From popular hits, to unrecognizable albums, Weezer has remained steady within the music industry. Unleashing their unique sound in their eleventh studio album, Weezer creates music that is radio friendly yet distinctive to their original sound in “Pacific Daydream,” released on Oct. 27. 

Weezer’s career started in 1994 with the release of their debut album known as, “The Blue Album,” featuring the hit song “Say it Ain’t So” that launched them to stardom. Since then, Weezer has had plenty of radio air time and singles high on the music charts such as “Beverly Hills,” “Pork and Beans,” and “Island in the Sun.” 

 Their unique sound, interesting underlying messages, distinctive music videos, and lead singer River Cuomo’s recognizable voice marked the band as a constant band to watch. In an eleventh album, it may be hard to believe that a band would be able to come up with much more material and a different sound that has not been heard before. Maybe that is why in “Pacific Daydream,” Weezer goes for a vastly different and pop-influenced sound. 

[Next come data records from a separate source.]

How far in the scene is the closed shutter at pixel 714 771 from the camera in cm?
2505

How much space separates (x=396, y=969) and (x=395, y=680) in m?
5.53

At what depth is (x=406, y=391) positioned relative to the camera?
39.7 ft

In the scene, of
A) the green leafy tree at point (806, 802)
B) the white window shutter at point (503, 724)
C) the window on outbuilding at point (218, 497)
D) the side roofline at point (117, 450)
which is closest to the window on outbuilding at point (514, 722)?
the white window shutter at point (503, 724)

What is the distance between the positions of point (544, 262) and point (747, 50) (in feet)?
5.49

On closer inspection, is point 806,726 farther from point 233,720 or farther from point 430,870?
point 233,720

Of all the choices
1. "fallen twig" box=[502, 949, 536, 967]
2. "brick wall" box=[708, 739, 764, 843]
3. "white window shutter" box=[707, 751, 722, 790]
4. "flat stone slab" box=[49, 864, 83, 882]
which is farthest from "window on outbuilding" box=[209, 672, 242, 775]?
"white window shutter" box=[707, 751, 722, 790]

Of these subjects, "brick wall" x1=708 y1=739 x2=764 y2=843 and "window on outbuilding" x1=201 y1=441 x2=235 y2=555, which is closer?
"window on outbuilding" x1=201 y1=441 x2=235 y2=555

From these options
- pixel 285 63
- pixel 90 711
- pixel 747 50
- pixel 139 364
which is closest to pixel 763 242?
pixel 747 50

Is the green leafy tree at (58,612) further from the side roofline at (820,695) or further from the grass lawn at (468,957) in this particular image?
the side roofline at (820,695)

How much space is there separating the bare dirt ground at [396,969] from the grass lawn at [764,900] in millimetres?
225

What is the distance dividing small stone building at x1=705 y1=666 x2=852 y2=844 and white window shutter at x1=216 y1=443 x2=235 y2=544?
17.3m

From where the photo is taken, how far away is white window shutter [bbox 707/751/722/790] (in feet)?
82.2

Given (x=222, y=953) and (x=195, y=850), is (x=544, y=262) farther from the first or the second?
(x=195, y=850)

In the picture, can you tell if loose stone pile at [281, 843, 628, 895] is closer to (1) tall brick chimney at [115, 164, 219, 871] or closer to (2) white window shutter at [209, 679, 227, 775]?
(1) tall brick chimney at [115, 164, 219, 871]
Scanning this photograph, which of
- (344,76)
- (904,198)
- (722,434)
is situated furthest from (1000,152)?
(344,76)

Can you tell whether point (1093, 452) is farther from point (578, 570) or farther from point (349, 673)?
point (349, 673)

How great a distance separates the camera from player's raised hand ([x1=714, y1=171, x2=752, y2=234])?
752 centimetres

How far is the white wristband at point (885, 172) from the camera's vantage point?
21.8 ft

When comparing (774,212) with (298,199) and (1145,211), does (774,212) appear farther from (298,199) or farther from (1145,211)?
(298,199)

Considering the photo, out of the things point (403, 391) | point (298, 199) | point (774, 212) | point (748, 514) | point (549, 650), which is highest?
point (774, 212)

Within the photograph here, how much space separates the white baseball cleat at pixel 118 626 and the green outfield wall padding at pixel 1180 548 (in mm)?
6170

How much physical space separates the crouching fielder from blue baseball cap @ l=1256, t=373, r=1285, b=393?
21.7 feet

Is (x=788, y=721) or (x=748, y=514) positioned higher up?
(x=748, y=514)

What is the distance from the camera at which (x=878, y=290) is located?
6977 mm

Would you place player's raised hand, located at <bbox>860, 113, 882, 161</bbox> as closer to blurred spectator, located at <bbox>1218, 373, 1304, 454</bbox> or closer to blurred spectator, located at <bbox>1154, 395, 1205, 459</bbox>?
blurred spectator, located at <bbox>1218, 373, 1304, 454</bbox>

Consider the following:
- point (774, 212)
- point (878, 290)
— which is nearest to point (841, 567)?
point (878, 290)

Noticeably missing from this album is their common use of guitar riffs and hard, straightforward lyrics. The pop-infused single, “Feels Like Summer”  is almost unrecognizable when hearing it for the first time. This song embodies the fluidity and sound of the whole album; housing upbeat, catchy, easy to sing-along to tracks made perfect for radio popularity. 

In the song “QB Blitz,” Cuomo sings uncreatively, “I be missing you like oxygen.” These lyrics have come a long way since the quirky yet distinctive words in songs like “Pork in Beans,” that include, “They say I need some Rogaine to put in my hair/ Work it out at the gym to fit my underwear.”  

The song “Beach Boys,” intended to pay homage to the band, creates a unique sound that just seems to fall a little bit flat due to its execution. While having potential to create a Spanish or reggae sound, it just isn’t fully achieved.

 Perhaps the best song of the album that maintains Weezer’s original guitar riffs and sound is the first song of the album, “Mexican Fender.” The opening tunes and verse seems to have the recognizable tune of Weezer that made them so loved in the first place. However, once the chorus begins, the song begins to fall flat to pop sounds and unoriginal lyrics that is embodied in the rest of the album, and is so different from what Weezer usually produces. 

Although it is good when bands evolve and become better, Weezer should have stuck to the sound and lyrics they’re known for. As of now, “Pacific Daydream,” reveals to have been produced solely to adhere to mainstream music and pop sounds.